The USS O’Hare was built by the Consolidated Steel Corp. of Orange, Texas in January of 1945. She was launched in June of the same year and received her commission in November of that year, after the Japanese surrendered. Her commanding officer was R. W. Leach.
Service in the Atlantic and Mediterranean
In February of 1946, the O’Hare had her shakedown cruise and began operations from New Brunswick to the Florida Keys. In 1948 she departed from Norfolk for to take her place as a United Nations evacuation ship near Hafia, Palestine from June until the end of July during the Arab-Israeli conflict. She finally returned to her home port in September of that year, marking the end of her first deployment with the Sixth Fleet. She had eight more tours with the Sixth Fleet, all of them ended before 1962.
The O’Hare underwent frequent NATO training exercises to new ports of call as well as sporadic rescue missions. She received commendations her rescue operations that she would undertake. After modernization, In July of 1966, the O’Hare steamed to the Pacific Ocean to her new duty station off the coast of Vietnam. The ship returned to Norfolk after sailing around the globe in December of that year.

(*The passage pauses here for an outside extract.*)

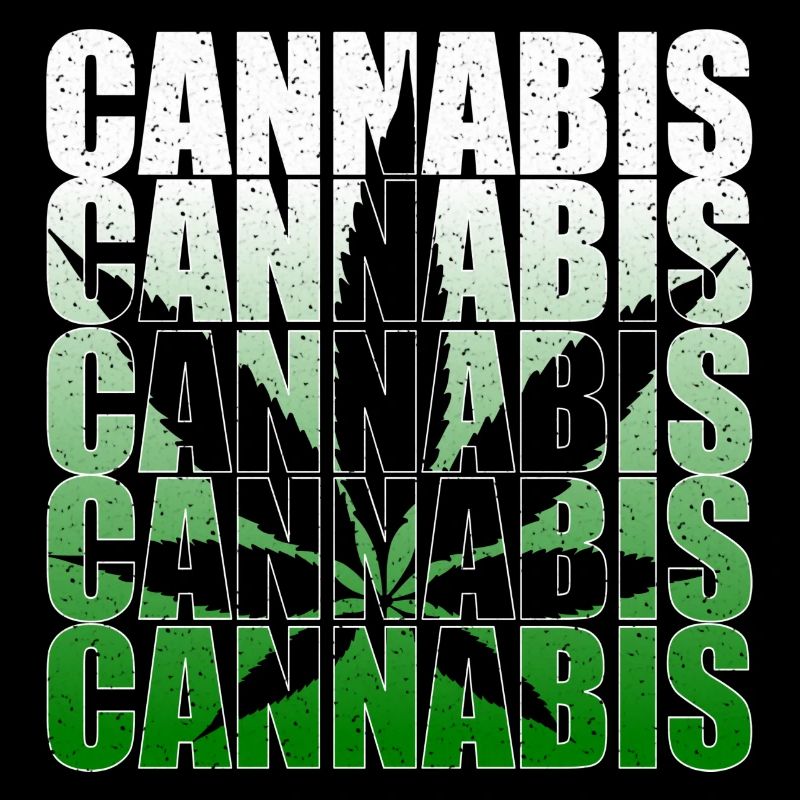 Feuille de Cannabis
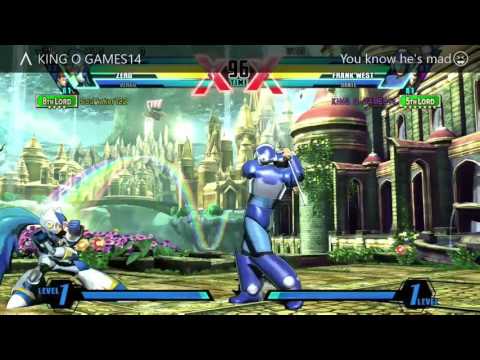 UMVC3 Busted Vergil Comeback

The O’Hare was decommissioned on October 31, 1073.She was stricken from the Naval Vessel Register on June 2, 1975 and was loaned to the Spanish Navy.
Asbestos in Navy Ships
Although an essential component of the naval fleet, especially during World War II, naval destroyers also pose a lasting health risk to soldiers serving on them. Unfortunately, products containing asbestos were common, especially on older ships, because of the material’s high resistance to heat and fire. Despite its value as an insulator, asbestos fiber intake can lead to several serious health consequences, including mesothelioma, a devastating cancer without cure. Current and former military personnel who came into contact with these ships should seek immediate medical attention in order to detect possible health consequences associated with asbestos exposure.